Untuk melakukan pengecekan ini anda tidak boleh mengisi mobil dengan penumpang atau barang dengan bobot signifikan. Mobil tentunya akan miring dengan bobot tersebut. Setelah mendapat kondisi yang pas dan jalann yang rata, anda dapat mengukur dengan gunakan meteran. Tentukan titik atas pada bagian mobil dan gunakan permukaan jalan sebagai titik bawah. “Pada dasarnya, Anda bebas menentukan titik atas pengukuran. Asal konsisten pada sisi kiri dan kanan,” ujar Iwan Abdurahman, General Repair Service Manager Workshop Department PT Toyota Astra Motor. Anda dapat gunakan ujung bawah sepatbor bagian tengah sebagai titik atas pengukuran. Namun akan lebih baik bila Anda memberikan tanda pada titik atas pengukuran menggunakan plester kertas atau spidol nonpermanen.
Lalu tarik meteran dari titik atas tersebut, lurus langsung ke aspal lalu catat berapa hasilnya. Kemudian, Anda hanya perlu berpindah ke sisi ban sebaliknya dan lakukan pengukuran dengan titik atas yang serupa.
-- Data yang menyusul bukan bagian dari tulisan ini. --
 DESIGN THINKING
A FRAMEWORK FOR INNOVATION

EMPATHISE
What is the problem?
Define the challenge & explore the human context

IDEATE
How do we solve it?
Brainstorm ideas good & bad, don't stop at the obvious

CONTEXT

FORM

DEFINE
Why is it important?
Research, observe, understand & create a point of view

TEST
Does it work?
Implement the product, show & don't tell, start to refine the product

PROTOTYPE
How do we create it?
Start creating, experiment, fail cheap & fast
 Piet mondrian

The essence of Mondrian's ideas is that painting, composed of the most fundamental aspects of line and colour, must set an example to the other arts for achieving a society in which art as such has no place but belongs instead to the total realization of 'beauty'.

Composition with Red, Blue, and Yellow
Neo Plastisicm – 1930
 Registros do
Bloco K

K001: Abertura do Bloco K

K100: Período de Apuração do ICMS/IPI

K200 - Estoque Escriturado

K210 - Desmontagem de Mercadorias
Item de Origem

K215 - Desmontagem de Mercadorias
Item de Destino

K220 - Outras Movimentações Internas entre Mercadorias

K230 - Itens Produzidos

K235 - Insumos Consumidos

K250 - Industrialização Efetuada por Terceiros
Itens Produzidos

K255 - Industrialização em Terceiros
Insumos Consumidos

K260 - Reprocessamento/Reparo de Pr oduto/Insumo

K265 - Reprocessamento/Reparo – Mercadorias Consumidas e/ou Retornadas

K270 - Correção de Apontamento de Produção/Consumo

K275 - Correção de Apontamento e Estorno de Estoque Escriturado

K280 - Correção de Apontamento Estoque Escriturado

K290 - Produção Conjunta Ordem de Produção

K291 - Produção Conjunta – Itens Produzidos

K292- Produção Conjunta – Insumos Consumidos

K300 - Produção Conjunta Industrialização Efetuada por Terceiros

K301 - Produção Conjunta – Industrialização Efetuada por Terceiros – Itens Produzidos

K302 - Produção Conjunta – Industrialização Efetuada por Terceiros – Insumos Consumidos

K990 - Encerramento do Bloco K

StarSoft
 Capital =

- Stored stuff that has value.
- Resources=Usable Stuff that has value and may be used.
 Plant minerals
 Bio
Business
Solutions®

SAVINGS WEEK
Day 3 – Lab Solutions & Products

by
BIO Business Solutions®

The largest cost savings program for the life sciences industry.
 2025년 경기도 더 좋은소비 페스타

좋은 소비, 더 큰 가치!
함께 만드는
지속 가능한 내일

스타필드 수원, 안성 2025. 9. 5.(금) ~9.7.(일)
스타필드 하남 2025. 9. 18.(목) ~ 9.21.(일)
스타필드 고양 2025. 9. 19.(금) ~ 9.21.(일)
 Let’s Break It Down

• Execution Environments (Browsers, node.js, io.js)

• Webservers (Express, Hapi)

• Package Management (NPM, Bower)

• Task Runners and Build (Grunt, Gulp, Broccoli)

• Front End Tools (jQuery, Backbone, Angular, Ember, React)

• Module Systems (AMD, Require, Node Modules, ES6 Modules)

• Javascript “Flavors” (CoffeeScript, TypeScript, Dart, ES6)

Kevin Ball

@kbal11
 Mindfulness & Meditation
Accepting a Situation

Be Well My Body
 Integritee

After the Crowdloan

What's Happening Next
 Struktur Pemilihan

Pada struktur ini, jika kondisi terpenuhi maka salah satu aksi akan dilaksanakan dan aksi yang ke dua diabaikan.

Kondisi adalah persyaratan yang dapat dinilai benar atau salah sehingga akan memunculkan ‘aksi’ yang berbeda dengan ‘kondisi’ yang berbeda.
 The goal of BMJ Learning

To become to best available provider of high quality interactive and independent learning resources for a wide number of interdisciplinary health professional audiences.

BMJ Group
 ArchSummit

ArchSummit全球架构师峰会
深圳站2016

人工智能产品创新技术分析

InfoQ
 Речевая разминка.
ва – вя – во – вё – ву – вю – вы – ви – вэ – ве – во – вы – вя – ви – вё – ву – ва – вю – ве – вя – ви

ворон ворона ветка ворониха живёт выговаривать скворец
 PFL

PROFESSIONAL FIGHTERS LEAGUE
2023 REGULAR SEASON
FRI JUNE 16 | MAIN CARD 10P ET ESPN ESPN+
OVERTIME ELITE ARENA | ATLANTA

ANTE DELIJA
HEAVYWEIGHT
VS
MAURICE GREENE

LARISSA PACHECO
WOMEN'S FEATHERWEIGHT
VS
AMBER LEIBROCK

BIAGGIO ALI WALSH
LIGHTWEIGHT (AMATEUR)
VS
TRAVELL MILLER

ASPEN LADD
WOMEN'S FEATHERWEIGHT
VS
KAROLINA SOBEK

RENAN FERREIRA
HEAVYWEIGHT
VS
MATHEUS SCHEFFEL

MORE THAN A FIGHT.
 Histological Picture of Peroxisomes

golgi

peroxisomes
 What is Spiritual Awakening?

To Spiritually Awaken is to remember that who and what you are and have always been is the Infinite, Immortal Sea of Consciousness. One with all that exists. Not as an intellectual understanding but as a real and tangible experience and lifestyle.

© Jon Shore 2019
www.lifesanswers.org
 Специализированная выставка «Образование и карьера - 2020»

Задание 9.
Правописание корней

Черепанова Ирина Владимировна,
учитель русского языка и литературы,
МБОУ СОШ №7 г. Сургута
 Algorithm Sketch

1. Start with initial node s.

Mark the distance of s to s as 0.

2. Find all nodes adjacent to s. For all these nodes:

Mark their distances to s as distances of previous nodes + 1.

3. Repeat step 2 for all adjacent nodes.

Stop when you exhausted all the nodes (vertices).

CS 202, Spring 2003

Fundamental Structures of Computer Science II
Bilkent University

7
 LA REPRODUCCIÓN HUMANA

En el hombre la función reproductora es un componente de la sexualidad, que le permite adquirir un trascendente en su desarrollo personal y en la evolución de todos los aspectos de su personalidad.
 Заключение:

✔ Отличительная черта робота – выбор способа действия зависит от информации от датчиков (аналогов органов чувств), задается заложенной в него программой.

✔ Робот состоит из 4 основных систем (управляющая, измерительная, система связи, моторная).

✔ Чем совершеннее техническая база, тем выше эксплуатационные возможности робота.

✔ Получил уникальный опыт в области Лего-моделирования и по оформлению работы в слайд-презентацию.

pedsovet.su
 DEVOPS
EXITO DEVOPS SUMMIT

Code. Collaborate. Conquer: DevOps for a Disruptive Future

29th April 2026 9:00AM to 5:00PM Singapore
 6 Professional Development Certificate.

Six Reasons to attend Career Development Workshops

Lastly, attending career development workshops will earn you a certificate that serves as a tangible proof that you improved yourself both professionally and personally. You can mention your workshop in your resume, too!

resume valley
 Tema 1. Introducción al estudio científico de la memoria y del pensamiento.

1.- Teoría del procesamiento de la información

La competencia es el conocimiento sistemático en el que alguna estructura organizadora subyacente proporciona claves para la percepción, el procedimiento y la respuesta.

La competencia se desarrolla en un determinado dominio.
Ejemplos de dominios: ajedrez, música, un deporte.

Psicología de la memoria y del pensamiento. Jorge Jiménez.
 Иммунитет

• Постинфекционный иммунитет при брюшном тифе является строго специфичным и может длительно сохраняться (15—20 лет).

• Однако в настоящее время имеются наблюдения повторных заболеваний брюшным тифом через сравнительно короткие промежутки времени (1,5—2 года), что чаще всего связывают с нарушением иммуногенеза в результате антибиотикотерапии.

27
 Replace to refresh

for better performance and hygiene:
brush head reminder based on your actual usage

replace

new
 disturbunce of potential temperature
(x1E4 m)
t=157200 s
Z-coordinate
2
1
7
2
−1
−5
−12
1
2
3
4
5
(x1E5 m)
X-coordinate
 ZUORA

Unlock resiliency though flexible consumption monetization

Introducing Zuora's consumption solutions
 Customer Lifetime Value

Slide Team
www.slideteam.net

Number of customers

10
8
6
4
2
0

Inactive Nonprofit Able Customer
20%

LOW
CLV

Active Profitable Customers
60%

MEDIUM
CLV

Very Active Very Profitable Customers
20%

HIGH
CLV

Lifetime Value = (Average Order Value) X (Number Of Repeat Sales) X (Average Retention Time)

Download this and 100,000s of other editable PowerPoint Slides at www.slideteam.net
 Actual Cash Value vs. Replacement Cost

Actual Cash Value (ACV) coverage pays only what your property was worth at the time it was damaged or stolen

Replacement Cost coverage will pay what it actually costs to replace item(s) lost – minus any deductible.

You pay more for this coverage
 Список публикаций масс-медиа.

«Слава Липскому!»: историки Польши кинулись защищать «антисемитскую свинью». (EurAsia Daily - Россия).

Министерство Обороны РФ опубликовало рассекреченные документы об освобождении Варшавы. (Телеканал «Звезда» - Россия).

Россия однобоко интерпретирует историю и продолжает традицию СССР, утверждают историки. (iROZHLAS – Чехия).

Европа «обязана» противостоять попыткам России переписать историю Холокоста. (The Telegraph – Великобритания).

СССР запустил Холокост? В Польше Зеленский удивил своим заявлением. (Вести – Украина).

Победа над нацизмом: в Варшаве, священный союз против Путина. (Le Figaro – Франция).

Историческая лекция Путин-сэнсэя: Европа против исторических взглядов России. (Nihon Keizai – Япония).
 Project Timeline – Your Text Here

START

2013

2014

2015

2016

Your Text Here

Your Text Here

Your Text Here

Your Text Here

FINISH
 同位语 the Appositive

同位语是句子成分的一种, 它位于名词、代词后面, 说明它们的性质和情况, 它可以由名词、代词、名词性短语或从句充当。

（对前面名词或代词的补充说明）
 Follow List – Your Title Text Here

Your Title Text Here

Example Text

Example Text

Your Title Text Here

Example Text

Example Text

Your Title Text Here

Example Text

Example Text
Jika hasil pengukuran terdapat selisih 3-5 mm antar tiap sisi, itu terhitung wajar. Hal itu mungkin terjadi karena posisi parkir Anda yang mungkin tidak 100% rata. Atau bahkan komponen berat pada mobil seperti tangki bahan bakar dan tabung tengah knalpot, yang memang ditempatkan lebih condong ke arah salah satu sisi mobil. Namun jika hasil pengukuran memiliki selisih hingga 35 mm lebih, Anda patut curiga karena bodi mobil sudah termasuk miring.